Peki, bu “stratejik yenilgi” hedefi ne anlama geliyor? Rusya, Batı’nın kendisine karşı topyekûn bir savaş yürüttüğünü, Ukrayna’yı kullanarak kendisini zayıflatmaya çalıştığını düşünüyor. Bu algı, Rusya’nın Ukrayna’daki askeri operasyonlarını haklı çıkarma çabası olarak da yorumlanabilir.

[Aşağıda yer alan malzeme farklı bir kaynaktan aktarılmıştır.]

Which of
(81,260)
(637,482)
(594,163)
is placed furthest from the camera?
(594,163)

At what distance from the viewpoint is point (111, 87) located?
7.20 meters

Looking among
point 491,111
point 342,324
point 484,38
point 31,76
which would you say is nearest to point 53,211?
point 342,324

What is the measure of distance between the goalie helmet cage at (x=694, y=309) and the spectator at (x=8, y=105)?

Putin-Zelenskiy Görüşmesi: Umut Var mı?

Lavrov, Rusya Devlet Başkanı Vladimir Putin’in, Ukrayna Devlet Başkanı Volodimir Zelenskiy ile tüm konuların en üst düzeyde ele alınması şartıyla görüşmeye hazır olduğunu da belirtti. Ancak burada önemli bir nokta var: Lavrov, gelecekteki olası anlaşmaların imzalanması için Ukrayna tarafındaki “meşruiyet” meselesinin netleşmesi gerektiğini vurguladı. Bu, Rusya’nın Zelenskiy hükümetinin meşruiyetini sorguladığı anlamına geliyor. Özellikle savaşın uzamasıyla birlikte, Ukrayna’daki siyasi dengelerin ne yönde değişeceği merak konusu.

Bu “meşruiyet” meselesi, Rusya’nın müzakerelere ne kadar istekli olduğu konusunda soru işaretleri yaratıyor. Acaba Rusya, Ukrayna’da daha “kendine yakın” bir hükümetin iş başına gelmesini mi bekliyor? Bu sorunun cevabı, savaşın geleceği açısından kritik önem taşıyor.

Peki Şimdi Ne Olacak?

Lavrov’un açıklamaları, Rusya’nın müzakere kapısını tamamen kapatmadığını gösteriyor. Ancak, sürecin önünde hala aşılması gereken ciddi engeller var. Batı’nın tutumu, Ukrayna’daki siyasi gelişmeler ve en önemlisi, savaşın seyrini belirleyecek olan askeri operasyonlar, müzakerelerin geleceğini şekillendirecek.

Türkiye, bu süreçte önemli bir rol oynamaya devam ediyor. Hem Rusya hem de Ukrayna ile iyi ilişkileri olan Türkiye, arabuluculuk çabalarını sürdürüyor. Ancak, taraflar arasındaki derin güvensizlik ve farklı beklentiler, işleri zorlaştırıyor. Önümüzdeki aylarda, diplomatik cephede yeni gelişmelerin yaşanması bekleniyor. Bakalım, İstanbul’da başlayan umut ışığı yeniden parlayacak mı?